**EXTRAIT FOURNI:**
^^^^^^^^^^^^^^^^
Non, ce n’est pas Robbie mais Robert Williams
Le emcee* de Philadelphie, Meek Mill, encore inconnu du grand public il y a deux ans, a véritablement explosé en 2011. C’est naturellement que Rick Ross s’est empressé de le signer pour en faire sa première grosse prise de son label Maybach. Dopé par une notoriété ascendante, Meek Mill ne s’est pas jeté à l’assaut du rap jeu avec un album dès sa signature. C’est avec une mixtape que le rookie lance sa carrière dans la cour des vrais bonhommes avec Dreamchaser. Il parle de fric de suite, dans un label où Rozay est fanatique de dollars. Ses influences south sont clairement entendues dans ses morceaux. Chasseur de rêve si on en croit sa dernière mixtape, Meek Mill passe plus de temps à les réaliser qu’à les chasser. Ses influences auraient mérité, sans doute, un autre label mais l’appel du fric a été bien plus aguichant.
Tyga mais grand talent
Thank you god always se fait connaître grâce à son titre Coconut juice d’abord. No introduction est son premier album indépendant en 2008 après sa mixtape, sortie peu de temps en amont. Son talent est sûrement dû à son enfance à Compton, poudrière de nombreux MC dont Dre et Kendrick Lamar, cités précédemment. Tyga étudie minutieusement les paroles et rappe sur des instrus d’Eminem, de Cash Money Records, 2Pac ou Nas, et s’inspire beaucoup de Fabolous et Cam’ron. Parmi ses singles, Rack city Bitch inonde nos ondes, et ce Tyga s’offre même un feat avec Drake dans Still Got it. Il est reconnu dans son milieu pour son rap dit hard. Il fût même une figure du Crunk quand il atteint son paroxysme.
^^^^^^^^^^^^^^^^
Lignes d'un jeu de données de raisonnement spatial

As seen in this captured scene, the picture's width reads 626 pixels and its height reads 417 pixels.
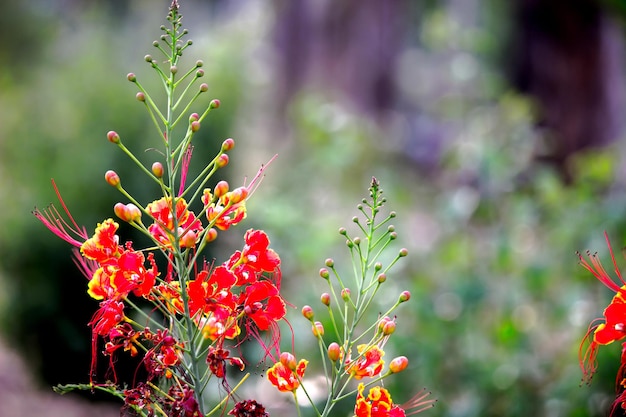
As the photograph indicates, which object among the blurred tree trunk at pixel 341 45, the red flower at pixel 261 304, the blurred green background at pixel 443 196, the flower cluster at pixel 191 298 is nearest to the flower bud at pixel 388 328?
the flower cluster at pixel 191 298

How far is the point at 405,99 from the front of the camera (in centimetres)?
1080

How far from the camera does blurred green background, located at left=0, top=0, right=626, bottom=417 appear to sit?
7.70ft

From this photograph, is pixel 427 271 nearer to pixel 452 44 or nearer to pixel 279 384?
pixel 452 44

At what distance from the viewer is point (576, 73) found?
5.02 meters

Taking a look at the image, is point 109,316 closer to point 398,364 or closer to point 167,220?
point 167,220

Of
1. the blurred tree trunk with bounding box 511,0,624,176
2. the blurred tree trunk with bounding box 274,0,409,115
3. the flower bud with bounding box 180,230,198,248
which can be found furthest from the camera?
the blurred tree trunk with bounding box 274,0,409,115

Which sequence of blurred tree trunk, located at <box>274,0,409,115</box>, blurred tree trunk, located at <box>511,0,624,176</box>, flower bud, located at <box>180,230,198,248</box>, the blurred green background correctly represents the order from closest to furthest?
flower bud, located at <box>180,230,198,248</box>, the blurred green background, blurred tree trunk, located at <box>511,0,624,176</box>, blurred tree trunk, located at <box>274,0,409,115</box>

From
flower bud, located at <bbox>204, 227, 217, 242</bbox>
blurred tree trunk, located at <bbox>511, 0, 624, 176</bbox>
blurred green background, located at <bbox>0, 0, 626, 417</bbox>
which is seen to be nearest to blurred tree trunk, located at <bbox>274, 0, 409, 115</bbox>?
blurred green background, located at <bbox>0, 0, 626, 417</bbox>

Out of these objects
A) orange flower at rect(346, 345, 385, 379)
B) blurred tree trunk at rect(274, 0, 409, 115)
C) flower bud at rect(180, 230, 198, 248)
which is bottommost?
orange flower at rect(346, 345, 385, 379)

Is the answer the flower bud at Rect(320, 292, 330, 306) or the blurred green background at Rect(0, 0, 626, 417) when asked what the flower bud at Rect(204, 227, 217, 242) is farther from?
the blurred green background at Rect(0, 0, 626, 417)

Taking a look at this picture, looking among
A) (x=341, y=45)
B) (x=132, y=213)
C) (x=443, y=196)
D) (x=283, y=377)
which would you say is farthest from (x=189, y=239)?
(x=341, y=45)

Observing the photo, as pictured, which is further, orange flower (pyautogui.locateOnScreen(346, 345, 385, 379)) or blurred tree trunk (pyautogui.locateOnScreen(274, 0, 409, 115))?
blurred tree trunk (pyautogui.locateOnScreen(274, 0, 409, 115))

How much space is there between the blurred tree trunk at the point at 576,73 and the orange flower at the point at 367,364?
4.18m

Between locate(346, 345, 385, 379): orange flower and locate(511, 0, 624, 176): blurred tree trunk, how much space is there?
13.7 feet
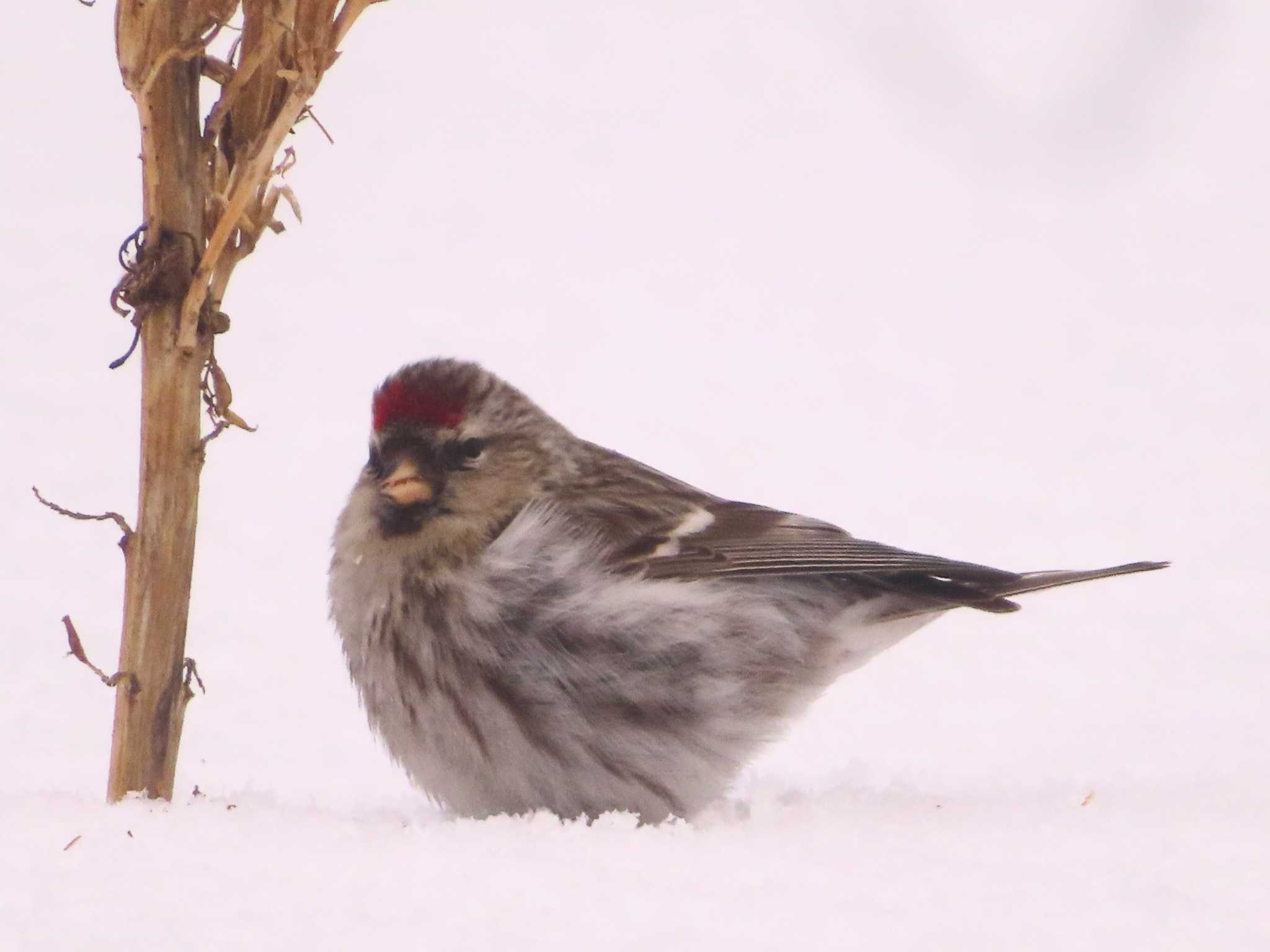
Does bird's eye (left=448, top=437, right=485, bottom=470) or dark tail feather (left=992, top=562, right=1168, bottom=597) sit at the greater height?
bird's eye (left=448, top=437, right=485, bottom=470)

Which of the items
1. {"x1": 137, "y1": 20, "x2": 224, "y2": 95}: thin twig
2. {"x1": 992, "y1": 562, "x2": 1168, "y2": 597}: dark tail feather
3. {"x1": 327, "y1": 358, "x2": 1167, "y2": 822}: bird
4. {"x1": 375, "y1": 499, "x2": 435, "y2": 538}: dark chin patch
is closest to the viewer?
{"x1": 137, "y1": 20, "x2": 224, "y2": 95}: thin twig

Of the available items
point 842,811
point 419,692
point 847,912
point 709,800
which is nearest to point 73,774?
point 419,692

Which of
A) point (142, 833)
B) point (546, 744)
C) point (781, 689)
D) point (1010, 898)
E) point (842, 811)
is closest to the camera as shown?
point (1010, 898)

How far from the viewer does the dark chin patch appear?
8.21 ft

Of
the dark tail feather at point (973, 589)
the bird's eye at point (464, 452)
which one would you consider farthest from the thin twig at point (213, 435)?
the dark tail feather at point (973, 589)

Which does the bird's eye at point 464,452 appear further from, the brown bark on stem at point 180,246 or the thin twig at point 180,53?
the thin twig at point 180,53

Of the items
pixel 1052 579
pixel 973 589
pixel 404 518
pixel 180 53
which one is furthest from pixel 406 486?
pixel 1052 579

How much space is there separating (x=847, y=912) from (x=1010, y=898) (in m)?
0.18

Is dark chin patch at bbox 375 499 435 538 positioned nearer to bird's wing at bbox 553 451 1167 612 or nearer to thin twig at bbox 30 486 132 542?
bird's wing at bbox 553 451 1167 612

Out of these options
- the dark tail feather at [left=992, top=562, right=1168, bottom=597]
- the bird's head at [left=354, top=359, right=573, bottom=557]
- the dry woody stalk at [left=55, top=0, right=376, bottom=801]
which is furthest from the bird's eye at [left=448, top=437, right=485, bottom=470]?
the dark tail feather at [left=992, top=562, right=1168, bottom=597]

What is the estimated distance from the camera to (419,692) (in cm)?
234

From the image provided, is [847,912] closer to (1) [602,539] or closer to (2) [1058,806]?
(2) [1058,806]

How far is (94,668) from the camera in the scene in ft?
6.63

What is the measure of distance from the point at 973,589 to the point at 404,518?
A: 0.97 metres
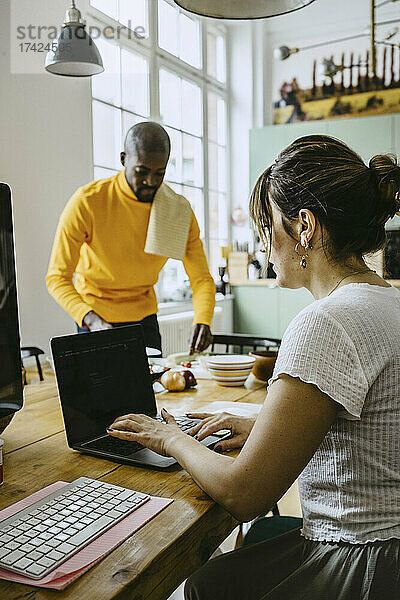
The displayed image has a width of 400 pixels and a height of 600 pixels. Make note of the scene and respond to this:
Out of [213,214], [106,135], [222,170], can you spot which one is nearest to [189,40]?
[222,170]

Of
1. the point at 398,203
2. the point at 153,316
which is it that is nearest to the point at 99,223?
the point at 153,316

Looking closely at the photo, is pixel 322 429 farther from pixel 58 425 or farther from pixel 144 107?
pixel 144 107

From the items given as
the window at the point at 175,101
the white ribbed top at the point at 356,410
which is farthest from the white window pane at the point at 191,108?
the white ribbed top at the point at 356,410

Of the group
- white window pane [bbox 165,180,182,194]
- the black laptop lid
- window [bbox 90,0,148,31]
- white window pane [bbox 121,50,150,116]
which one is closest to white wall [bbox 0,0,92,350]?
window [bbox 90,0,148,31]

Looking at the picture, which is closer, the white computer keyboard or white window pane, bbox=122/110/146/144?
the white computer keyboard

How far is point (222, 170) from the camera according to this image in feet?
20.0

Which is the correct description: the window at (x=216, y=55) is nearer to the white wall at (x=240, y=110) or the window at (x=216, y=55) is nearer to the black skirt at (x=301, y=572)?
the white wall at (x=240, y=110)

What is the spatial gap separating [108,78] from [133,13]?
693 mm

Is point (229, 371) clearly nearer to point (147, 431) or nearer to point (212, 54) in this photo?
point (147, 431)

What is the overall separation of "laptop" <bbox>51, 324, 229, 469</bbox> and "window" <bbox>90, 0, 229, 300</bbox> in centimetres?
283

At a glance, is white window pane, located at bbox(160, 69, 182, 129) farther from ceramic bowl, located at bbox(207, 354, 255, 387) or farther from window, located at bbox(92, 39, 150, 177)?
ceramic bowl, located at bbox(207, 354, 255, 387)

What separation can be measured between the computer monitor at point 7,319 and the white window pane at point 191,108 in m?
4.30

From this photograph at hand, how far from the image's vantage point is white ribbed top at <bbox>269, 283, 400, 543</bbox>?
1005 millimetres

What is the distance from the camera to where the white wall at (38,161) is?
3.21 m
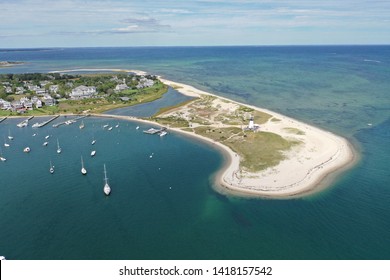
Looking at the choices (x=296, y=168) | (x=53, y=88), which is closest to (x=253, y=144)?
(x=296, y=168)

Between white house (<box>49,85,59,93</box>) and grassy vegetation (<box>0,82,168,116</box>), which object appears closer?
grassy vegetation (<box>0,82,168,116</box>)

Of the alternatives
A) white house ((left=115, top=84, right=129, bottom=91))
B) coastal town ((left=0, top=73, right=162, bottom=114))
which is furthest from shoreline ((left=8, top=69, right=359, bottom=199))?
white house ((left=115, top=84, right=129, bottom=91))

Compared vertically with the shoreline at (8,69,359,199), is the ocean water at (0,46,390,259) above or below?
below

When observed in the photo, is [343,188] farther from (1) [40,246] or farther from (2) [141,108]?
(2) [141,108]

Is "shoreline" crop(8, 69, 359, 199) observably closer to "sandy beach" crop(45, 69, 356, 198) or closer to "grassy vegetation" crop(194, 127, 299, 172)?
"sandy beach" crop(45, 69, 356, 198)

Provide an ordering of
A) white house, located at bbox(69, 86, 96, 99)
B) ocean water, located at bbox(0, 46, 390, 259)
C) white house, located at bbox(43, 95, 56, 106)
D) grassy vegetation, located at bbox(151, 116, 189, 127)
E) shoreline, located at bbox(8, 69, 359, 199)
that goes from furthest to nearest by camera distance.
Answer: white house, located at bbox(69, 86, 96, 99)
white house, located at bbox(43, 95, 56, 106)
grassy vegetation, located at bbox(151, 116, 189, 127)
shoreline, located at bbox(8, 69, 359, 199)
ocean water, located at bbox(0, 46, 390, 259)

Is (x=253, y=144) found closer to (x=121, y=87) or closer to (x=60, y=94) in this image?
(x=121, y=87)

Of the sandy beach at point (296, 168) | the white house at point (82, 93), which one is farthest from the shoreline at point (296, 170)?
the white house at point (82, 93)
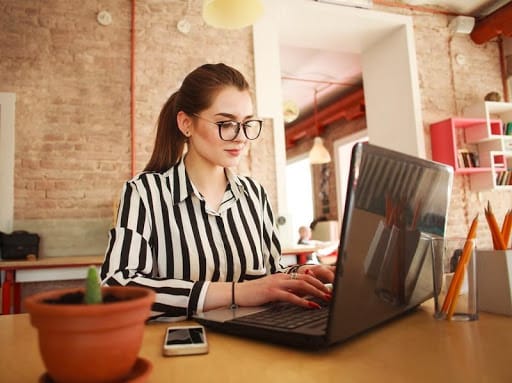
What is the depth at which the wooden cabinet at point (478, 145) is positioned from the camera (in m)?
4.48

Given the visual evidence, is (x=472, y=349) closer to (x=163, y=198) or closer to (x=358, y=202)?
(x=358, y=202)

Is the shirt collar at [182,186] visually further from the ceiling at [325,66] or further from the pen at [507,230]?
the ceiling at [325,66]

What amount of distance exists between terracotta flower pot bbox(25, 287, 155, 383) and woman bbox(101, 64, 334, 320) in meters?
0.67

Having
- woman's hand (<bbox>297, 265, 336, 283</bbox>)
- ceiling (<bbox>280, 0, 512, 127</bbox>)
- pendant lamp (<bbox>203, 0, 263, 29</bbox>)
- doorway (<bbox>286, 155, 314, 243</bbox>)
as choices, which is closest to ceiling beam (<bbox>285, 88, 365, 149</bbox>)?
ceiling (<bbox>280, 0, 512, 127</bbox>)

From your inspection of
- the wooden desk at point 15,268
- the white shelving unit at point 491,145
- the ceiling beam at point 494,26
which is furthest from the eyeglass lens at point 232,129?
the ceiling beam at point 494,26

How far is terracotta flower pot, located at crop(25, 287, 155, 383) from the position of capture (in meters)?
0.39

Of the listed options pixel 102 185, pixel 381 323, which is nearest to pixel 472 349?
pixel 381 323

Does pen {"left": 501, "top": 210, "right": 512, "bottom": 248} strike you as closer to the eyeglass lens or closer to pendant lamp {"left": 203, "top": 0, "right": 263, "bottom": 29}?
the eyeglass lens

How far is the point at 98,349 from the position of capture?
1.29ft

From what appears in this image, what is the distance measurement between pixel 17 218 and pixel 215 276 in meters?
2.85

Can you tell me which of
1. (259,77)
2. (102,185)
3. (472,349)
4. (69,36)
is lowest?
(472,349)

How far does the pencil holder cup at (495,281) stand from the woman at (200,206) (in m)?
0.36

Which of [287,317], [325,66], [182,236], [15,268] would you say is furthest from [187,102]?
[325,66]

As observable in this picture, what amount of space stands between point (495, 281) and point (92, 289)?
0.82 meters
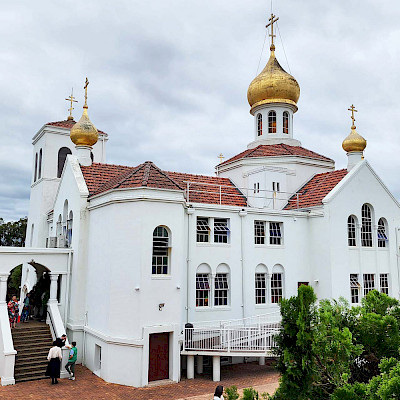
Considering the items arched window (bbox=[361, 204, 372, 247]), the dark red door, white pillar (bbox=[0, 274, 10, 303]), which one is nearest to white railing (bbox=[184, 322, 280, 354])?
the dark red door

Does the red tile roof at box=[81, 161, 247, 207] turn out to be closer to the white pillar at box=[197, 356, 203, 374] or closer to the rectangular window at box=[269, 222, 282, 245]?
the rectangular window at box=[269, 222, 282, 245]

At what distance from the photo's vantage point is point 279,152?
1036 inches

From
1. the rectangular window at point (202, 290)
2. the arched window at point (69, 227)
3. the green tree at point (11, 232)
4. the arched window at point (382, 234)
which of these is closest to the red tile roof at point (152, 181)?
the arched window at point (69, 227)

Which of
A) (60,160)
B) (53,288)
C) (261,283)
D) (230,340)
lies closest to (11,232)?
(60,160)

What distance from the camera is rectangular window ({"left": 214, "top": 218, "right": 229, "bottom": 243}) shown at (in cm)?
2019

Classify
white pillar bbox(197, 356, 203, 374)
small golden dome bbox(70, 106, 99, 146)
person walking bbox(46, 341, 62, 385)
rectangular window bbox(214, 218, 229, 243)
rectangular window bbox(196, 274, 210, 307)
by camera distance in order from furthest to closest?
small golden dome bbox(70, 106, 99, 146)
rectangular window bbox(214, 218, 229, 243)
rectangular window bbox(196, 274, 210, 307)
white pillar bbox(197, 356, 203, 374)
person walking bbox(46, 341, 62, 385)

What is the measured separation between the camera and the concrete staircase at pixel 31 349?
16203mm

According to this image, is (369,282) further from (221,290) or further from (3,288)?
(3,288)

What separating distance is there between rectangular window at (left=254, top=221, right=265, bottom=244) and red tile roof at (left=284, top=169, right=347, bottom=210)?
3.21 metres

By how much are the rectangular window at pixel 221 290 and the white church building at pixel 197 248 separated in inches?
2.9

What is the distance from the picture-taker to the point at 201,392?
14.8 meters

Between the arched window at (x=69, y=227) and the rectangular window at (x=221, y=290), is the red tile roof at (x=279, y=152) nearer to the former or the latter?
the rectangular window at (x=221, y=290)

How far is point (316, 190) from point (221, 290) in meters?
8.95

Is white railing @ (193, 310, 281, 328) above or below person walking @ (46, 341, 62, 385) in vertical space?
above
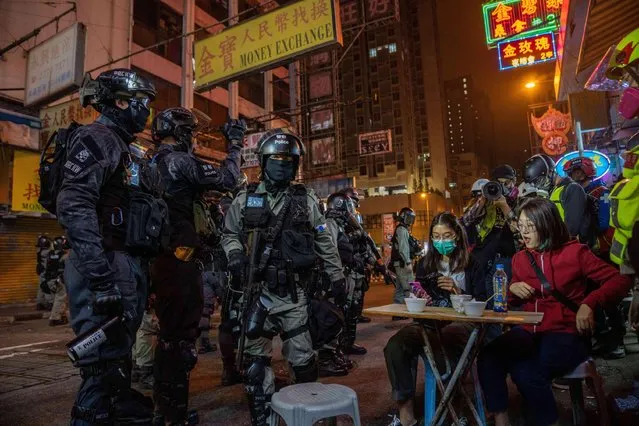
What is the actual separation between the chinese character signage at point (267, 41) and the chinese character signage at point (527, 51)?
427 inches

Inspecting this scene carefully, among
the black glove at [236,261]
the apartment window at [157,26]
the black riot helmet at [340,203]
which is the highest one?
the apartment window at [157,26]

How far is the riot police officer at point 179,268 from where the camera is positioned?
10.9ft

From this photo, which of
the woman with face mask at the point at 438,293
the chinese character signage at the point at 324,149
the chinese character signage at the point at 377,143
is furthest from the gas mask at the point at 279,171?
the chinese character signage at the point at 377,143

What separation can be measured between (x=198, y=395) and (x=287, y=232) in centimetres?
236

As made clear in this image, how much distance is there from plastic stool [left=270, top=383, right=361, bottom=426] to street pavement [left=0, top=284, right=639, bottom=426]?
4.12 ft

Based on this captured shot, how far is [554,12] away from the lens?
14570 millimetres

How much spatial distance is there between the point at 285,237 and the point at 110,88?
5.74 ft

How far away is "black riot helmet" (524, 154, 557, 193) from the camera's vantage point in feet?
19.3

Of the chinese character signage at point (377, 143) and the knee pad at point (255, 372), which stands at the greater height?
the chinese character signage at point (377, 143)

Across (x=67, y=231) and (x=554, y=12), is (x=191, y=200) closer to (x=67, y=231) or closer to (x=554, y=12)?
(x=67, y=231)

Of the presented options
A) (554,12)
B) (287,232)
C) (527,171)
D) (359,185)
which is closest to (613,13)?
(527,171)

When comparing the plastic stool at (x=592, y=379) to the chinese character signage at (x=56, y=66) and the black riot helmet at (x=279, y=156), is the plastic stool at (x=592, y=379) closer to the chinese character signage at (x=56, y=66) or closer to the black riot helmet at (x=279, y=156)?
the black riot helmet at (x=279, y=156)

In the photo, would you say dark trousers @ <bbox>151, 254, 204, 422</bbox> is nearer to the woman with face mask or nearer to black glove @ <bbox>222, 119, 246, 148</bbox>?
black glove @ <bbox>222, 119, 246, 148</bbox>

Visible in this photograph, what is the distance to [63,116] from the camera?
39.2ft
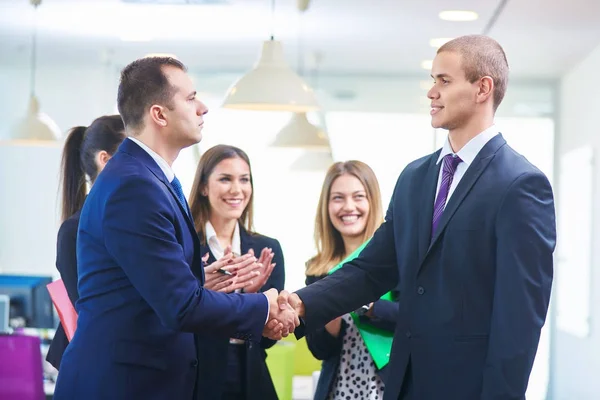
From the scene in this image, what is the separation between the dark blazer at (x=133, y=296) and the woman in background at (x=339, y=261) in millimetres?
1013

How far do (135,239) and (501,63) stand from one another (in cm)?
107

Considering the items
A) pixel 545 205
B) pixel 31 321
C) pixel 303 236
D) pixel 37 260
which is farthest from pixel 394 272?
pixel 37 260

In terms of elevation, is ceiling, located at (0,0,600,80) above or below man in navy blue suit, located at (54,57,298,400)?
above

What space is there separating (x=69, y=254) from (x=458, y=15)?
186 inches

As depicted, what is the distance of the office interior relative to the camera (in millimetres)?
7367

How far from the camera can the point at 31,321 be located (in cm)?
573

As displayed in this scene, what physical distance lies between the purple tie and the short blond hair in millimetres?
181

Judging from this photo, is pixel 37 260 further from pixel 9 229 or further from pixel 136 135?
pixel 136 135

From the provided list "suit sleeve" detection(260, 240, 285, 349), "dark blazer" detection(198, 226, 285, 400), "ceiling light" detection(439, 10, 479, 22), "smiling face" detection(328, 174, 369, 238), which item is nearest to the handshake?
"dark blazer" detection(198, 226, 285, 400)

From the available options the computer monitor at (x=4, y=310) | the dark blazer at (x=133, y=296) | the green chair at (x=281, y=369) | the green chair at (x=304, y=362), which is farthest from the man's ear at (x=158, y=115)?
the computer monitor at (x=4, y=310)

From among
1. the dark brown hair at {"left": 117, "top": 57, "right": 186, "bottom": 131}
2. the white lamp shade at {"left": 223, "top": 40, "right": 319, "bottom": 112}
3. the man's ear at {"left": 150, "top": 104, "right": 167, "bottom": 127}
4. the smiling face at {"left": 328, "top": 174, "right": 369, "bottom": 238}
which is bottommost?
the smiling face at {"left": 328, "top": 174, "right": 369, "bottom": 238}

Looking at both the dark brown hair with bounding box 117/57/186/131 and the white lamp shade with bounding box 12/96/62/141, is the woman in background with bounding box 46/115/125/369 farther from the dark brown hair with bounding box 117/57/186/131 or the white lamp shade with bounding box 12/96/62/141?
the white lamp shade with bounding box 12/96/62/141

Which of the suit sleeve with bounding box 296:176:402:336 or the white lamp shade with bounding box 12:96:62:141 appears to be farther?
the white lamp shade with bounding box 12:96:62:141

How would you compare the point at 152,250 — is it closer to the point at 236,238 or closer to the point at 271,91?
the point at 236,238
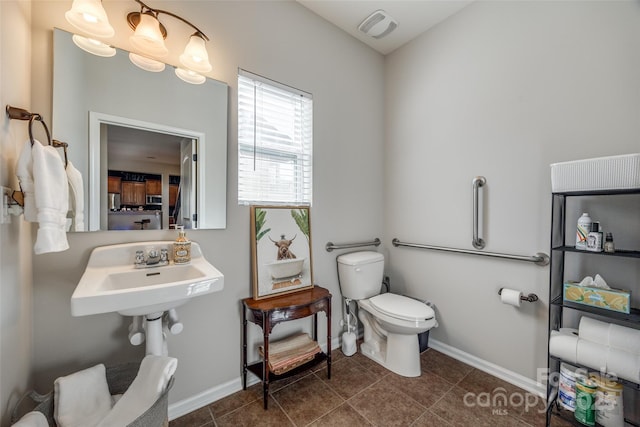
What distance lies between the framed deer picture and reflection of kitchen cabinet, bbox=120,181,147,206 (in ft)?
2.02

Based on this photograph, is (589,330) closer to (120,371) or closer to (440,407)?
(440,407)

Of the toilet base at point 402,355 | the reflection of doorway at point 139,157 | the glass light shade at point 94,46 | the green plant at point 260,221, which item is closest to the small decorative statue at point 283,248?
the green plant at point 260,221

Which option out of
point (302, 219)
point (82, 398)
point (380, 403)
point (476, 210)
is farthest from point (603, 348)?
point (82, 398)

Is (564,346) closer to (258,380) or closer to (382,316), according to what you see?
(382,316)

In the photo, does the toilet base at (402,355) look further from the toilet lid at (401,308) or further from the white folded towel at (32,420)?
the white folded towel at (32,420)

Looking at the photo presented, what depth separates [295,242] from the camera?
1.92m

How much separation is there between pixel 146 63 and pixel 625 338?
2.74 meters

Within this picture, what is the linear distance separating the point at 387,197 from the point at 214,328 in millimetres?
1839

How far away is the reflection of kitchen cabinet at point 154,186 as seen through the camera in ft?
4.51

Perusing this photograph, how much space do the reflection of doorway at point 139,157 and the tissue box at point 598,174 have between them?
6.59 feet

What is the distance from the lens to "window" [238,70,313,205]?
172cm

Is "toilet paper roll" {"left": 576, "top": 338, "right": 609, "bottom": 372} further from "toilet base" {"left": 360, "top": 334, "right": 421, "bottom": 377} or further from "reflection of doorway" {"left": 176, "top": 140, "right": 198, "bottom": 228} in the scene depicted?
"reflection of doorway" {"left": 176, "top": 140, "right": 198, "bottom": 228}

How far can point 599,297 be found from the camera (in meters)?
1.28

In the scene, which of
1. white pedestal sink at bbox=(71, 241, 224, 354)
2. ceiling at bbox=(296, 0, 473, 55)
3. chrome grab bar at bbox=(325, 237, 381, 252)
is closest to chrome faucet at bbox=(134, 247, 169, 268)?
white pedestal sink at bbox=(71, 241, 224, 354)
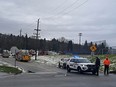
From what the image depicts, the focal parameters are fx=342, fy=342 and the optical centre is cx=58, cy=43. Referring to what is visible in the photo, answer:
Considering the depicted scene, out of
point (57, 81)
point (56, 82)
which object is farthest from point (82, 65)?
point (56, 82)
^^^^^^^^^^^^^^^^
**CONSIGNES ÉCRITES:**
a. Recopiez à l'identique le passage de l'extrait sur Meek Mill et Tyga qui commence par « Non, ce n’est » et se termine par « bien plus aguichant. ».
b. Répondez aux questions suivantes d'après l'extrait sur Meek Mill et Tyga.
(i) Quel rappeur a signé Meek Mill sur le label Maybach ?
(ii) En quelle année sort No introduction, le premier album indépendant de Tyga ?
(iii) Avec quel artiste Tyga fait-il un feat dans Still Got it ?

**RÉSULTATS OBTENUS:**
a.
Non, ce n’est pas Robbie mais Robert Williams
Le emcee* de Philadelphie, Meek Mill, encore inconnu du grand public il y a deux ans, a véritablement explosé en 2011. C’est naturellement que Rick Ross s’est empressé de le signer pour en faire sa première grosse prise de son label Maybach. Dopé par une notoriété ascendante, Meek Mill ne s’est pas jeté à l’assaut du rap jeu avec un album dès sa signature. C’est avec une mixtape que le rookie lance sa carrière dans la cour des vrais bonhommes avec Dreamchaser. Il parle de fric de suite, dans un label où Rozay est fanatique de dollars. Ses influences south sont clairement entendues dans ses morceaux. Chasseur de rêve si on en croit sa dernière mixtape, Meek Mill passe plus de temps à les réaliser qu’à les chasser. Ses influences auraient mérité, sans doute, un autre label mais l’appel du fric a été bien plus aguichant.

b.
(i) Rick Ross
(ii) En 2008
(iii) Avec Drake